### Given task
Can you reproduce, word for word, the part of the entries that starts with the line containing "What is nearest" and runs through the end of the entries?

┌─ Available records

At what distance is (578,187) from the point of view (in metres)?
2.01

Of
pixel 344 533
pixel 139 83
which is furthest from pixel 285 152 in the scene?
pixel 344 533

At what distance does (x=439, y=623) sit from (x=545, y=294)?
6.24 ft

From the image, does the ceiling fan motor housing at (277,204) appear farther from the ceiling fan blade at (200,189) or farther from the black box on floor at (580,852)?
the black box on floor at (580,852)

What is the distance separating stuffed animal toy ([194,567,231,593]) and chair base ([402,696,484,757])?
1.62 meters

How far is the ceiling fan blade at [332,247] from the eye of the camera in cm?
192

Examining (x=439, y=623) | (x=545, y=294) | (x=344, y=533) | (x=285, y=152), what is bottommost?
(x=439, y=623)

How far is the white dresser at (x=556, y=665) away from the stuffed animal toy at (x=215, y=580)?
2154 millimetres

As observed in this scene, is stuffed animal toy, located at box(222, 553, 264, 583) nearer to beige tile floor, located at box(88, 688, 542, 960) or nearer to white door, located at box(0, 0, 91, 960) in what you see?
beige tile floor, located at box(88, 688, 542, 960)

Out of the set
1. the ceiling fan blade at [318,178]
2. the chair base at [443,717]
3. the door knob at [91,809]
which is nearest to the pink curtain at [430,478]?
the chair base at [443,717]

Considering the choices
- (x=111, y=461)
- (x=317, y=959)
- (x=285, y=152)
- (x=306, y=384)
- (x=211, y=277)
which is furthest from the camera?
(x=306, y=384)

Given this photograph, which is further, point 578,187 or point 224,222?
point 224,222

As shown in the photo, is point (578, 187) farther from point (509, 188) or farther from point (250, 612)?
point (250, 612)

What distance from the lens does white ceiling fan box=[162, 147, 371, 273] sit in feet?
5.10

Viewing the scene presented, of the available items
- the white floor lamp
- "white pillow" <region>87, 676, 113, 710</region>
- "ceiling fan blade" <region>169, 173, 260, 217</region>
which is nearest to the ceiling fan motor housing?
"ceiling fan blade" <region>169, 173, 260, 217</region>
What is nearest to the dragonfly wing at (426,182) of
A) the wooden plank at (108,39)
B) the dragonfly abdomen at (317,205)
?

└─

### Solution for this problem
What is nearest to the dragonfly wing at (426,182) of
A) the wooden plank at (108,39)
B) the dragonfly abdomen at (317,205)
?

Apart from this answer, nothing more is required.